Como muchas novelas. Como la vida. Nos contamos in media res. En mitad del camino que no conocemos todavía. Siempre tenemos el pasado para narrarnos y sorprendernos, porque la mirada al ayer es un plano largo en el que aparecen caras, vivencias y paisajes que ya solo existen en nuestro pensamiento, una recreación de sensaciones y recuerdos por las que viajó Marcel Proust para hacer la novela de la vida, la ficción de lo que ya no es presente; pero que se mantiene vívida e intensa como esos argumentos que nunca decaen y que van ganando a medida que los vamos leyendo.
De in media res en adelante nos tenemos que contar desde la intuición de quien no sabe nada, poniendo palabras a lo que luego el azar transforma en lo que casi nunca esperábamos. Decía Cortázar que una novela era ese gran combate que libra el escritor consigo mismo. Lo vivido es un argumento recreable, inventado muchas veces desde la mentira necesaria que ni siquiera reconocemos, y sublimado cuando toca sublimarlo para volvernos dioses en el recuerdo y en la palabra, los dioses que no somos cuando tenemos que lidiar con nuestras orteguianas circunstancias, casi siempre tan prosaicas y tan malhadadas que nublan todo lo poético que tenemos delante.

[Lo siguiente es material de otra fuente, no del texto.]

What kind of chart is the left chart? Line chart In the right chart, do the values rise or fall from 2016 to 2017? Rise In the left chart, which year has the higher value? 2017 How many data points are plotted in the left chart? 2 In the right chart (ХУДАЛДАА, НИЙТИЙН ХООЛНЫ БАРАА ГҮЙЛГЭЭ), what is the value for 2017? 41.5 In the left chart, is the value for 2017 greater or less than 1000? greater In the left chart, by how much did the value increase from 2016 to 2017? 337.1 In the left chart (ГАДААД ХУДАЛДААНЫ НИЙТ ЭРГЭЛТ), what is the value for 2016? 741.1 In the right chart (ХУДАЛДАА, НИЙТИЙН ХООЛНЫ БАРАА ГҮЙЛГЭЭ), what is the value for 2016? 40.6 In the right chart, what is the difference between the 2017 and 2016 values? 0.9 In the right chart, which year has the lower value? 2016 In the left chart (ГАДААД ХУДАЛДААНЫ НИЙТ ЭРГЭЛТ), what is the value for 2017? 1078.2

Solo desde la lejanía, desde el paisaje de los años que han pasado, uno se asombra como debemos asombrarnos del milagro milimétrico de la existencia, y de todo lo que tuvo que acontecer para llevarnos a donde nos ha llevado la vida como si fuera una taracea de teselas extrañas que luego cobran sentido cuando las observas juntas, y “qué descanso y qué paz,/si tú consigues/ aceptarlo ya todo/ tal como va viniendo”, que es como lo escribe José Corredor-Matheos en los poemas sabios de Al borde, un libro para leer y releer hasta que lleguemos a ese mar de nuestros adentros en el que duerme el agua serena del alma.
El tiempo vuela, claro que vuela y que pasa, por eso es tiempo y por eso se nos va de las manos si tratamos de contarlo. Incluso ese tiempo que perdemos sin darnos cuenta, el de las estupideces que leemos a diario de quienes nos gobiernan como si fuéramos idiotas que nos vamos creyendo todas sus imaginativas campañas, las de unos y las de otros, porque se conoce que todos, gobernantes y opositores, cuando mueven las manos en los debates televisados, van a las mismas clases de telegenia y a las mismas tiendas a comprar los titulares con los que esperan aparecer al día siguiente como nuevos Castelares, o como si fueran Cherteston o Churchill, sin darse cuenta de su puerilidad, aunque es probable que se den cuenta y que lo que buscan sea justamente eso, que nos demos cuenta nosotros de que somos unos zotes, unos pisaverdes y unos totorotas a merced de sus telediarios. Que qué es la genialidad, no lo sé, no me atrevo a definirla, buscaría un par de greguerías de Gómez de la Serna, o sí, voy a copiar dos pequeños textos del argentino Macedonio Fernández: “Al concierto de piano de la señorita López faltó tanta gente que si llega a faltar uno más no cabe”, o este otro, “¿Y usted cuánto mide, don Macedonio? Señora, tengo la estatura suficiente para llegar al suelo”. Eso para mí es la genialidad, no me pidan que la defina, es la misma que destila Pepe Farruqo cuando tengo la suerte de que ilustre una de estas columnas que voy escribiendo a vuelapluma, dejándome llevar, sin saber que llegaría a Macedonio de la mano de Cortázar, estando tan lejos Macedonio y Cortázar, Horacio y Catulo, Cervantes y Teresa de Ávila, de toda esa pequeñez creativa de quienes nos gobiernan y de todos esos portentos que les escriben las ideas que ellos pregonan creyendo que están tirando abajo las puertas del Parnaso con el eco de esas dos frases que estuvieron ensayando delante del espejo, con el pelo qual piuma al vento, para que la mentira no parezca mentira, para que la pobreza no parezca pobreza, para que la inmigración no parezca inmigración, y también para que la ciudad sucia no parezca tan sucia como la vemos cuando salimos cada día a la calle.